__Selected passage__:
/COVID19_Pipeline

Data Pipeline for a research Work to analyze the impact of COVID19.

Primary LanguagePython

COVID19 Pipeline

Here, we've built an end-to-end ML pipeline where we're extracting data from Twitter API on daily basis and some news website. Initially, we're using this pipeline to store data localy but later moved to Azure server. So, you can store and process data either locally or azure database. Just change the config template in src/config folder

Setup

It's easy to setup COVID19 Pipeline which we can setup either locally or on Azure Server.

  1. RUN command sh run_pipeline.sh in terminal/cmd.
  2. Once it start running then open localhost:8080 in any browser.
  3. Import json file from dags/covid19_dag/config/arguments_parsing.json into Airflow environment (under variables section).
  4. Change the variables according to your requirements.
  5. Trigger the dag and you'll see below results at some point.

COVID Dag:

Tools Used:

  • Airflow: Workflow management for ETL pipeline
  • Azure Server: Azure Database Storage and Virtual Machine
  • NRC: Emotion Lexicons for Sentiment Analysis

Data Sources:

  • Twitter API
  • Covid Cases, Deaths, and Recovered Info (Atlantic)
  • DOD Actions taken in favour of COVID19 (DOD)

Resources

SNO References
1 Apache Airflow Docker Image
2 Airflow Learn Resource
3 Azure Storage with Python

Please feel to try out it and kindly raise an issue if you face any problem in its execution.

__Data provided__:
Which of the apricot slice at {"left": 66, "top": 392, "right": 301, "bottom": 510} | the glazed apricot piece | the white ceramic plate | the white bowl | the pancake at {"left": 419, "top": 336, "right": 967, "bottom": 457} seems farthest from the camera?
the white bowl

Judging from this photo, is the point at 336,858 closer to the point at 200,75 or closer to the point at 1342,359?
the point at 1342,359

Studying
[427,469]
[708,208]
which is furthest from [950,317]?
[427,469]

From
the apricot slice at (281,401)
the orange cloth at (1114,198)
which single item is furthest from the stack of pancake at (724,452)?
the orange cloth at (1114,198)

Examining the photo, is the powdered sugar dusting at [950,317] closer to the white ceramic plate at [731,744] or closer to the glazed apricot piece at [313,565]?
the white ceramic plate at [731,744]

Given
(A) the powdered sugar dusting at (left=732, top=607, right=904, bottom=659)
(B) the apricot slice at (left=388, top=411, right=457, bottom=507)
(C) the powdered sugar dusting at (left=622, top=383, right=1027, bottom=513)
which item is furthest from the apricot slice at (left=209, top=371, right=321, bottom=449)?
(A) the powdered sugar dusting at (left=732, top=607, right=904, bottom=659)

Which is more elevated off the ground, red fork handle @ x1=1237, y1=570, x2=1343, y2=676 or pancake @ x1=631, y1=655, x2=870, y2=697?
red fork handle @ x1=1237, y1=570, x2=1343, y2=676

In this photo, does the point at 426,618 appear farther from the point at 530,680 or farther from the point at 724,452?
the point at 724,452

__Activities__:
- A) Rewrite the paragraph of the COVID19 Pipeline page beginning "Here, we've built an end-to-end ML pipeline" in a shorter form that keeps its main facts.
- B) Print the part of the COVID19 Pipeline page that begins at the words "It's easy to" and stops after the words "(under variables section).".

__Answers to this exercise__:
- A) The end-to-end ML pipeline pulls data daily from the Twitter API and from some news websites. It first stored data locally and later moved to an Azure server. Data can be stored and processed either locally or in an Azure database by changing the config template in the src/config folder.

- B)
It's easy to setup COVID19 Pipeline which we can setup either locally or on Azure Server.

  1. RUN command sh run_pipeline.sh in terminal/cmd.
  2. Once it start running then open localhost:8080 in any browser.
  3. Import json file from dags/covid19_dag/config/arguments_parsing.json into Airflow environment (under variables section).